# Supplied text start
Sex and Spectator in Modern Art

The picture plane of a painting creates boundaries and perspectives. It governs the relationship of daubs of pigment on a canvas to reality, allowing the viewer to connect with the imagined world of a work of art. Charles Harrison’s latest endeavor, Painting the Difference, explores the role of the picture plane in modern painting and the relationships it creates among the artist, the subject, and the spectator. One of the most respected teachers and theorists of modern art, Harrison here offers a bold interpretation of the Modernist canon that uncovers the significance of gender to the functioning of the picture plane.

Arguing that the representation of women in art was crucial to the character of modernity, Harrison traces the history of female subjects as they began to gaze out of the picture to confront and engage their viewers. Combining sweeping conceptual history with telling investigations into the details of particular paintings, Painting the Difference deciphers the implications of sexual difference for the development of nineteenth- and twentieth-century art. Harrison shows how artists, reflecting the underlying anxieties of the time about gender, used female subjects’ gazes both to create a sexualized relationship between these subjects and their viewers, and to simultaneously question that relationship. In considering works by artists such as Renoir, Manet, Degas, Cézanne, Picasso, and Matisse, as well as Rothko, Warhol, Cindy Sherman, and many more, Harrison incorporates elements of cultural criticism and social history into his arguments, and generous color illustrations permit the reader to test Harrison’s claims against the works on which they are based. Rich with detail and compelling analysis, Painting the Difference offers cutting-edge interpretation grounded in the reality of magnificent works of art.

312 pages | 50 color plates, 130 halftones | 8 1/2 x 11 | © 2005

Art: American Art, Art--General Studies, European Art

Reviews

"Painting the Difference puts forward a novel theory of the evolution of certain key works in the Modernist canon. This highly original book will be of keen interest to art history, cultural studies, and gender studies. A model of lucidity, and direct in its treatment of a difficult topic, Painting the Difference advances a bold theory of modern art of considerable relevance and importance."

Paul Smith, author of Seurat and the Avant-garde

Painting the Difference complicates routine assumptions about the sexism of male artists and viewers, and raises useful questions about the history of seeing.”
# Supplied text end
**Tasks for this exercise**:
1. In the book description, starting with "Sex and Spectator" and going on through "the picture plane.", write the passage out again, substituting "pictorial surface" for "picture plane".
2. According to the book description, how many color plates does Painting the Difference contain?
# Items start
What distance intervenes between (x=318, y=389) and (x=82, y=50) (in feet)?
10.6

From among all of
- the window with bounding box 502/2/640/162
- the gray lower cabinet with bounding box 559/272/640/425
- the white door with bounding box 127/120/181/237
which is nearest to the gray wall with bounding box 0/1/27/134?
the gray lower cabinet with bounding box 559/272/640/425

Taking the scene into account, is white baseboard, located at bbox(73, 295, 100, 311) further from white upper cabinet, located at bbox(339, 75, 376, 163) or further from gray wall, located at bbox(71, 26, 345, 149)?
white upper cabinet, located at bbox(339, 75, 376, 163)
# Items end
# Items start
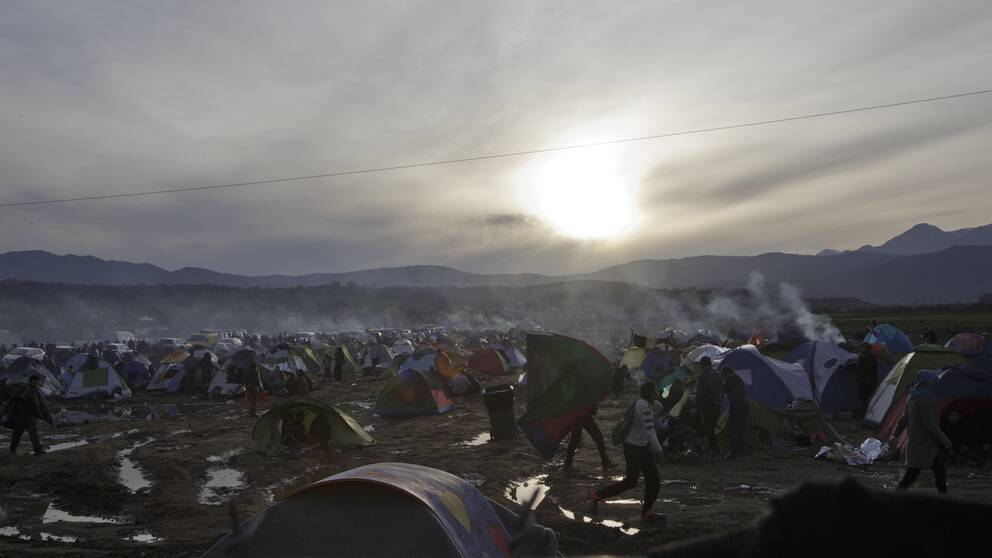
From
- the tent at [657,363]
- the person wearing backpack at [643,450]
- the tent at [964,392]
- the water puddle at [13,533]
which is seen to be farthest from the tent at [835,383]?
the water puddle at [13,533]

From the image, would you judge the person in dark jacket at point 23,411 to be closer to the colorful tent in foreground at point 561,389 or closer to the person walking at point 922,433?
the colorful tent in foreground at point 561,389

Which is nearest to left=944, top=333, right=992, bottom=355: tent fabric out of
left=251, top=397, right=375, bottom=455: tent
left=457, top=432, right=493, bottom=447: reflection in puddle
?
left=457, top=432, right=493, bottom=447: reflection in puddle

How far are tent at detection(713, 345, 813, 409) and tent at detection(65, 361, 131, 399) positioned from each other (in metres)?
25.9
# Items end
**Answer set**:
1.
Sex and Spectator in Modern Art

The pictorial surface of a painting creates boundaries and perspectives. It governs the relationship of daubs of pigment on a canvas to reality, allowing the viewer to connect with the imagined world of a work of art. Charles Harrison’s latest endeavor, Painting the Difference, explores the role of the pictorial surface in modern painting and the relationships it creates among the artist, the subject, and the spectator. One of the most respected teachers and theorists of modern art, Harrison here offers a bold interpretation of the Modernist canon that uncovers the significance of gender to the functioning of the pictorial surface.

2. 50 color plates.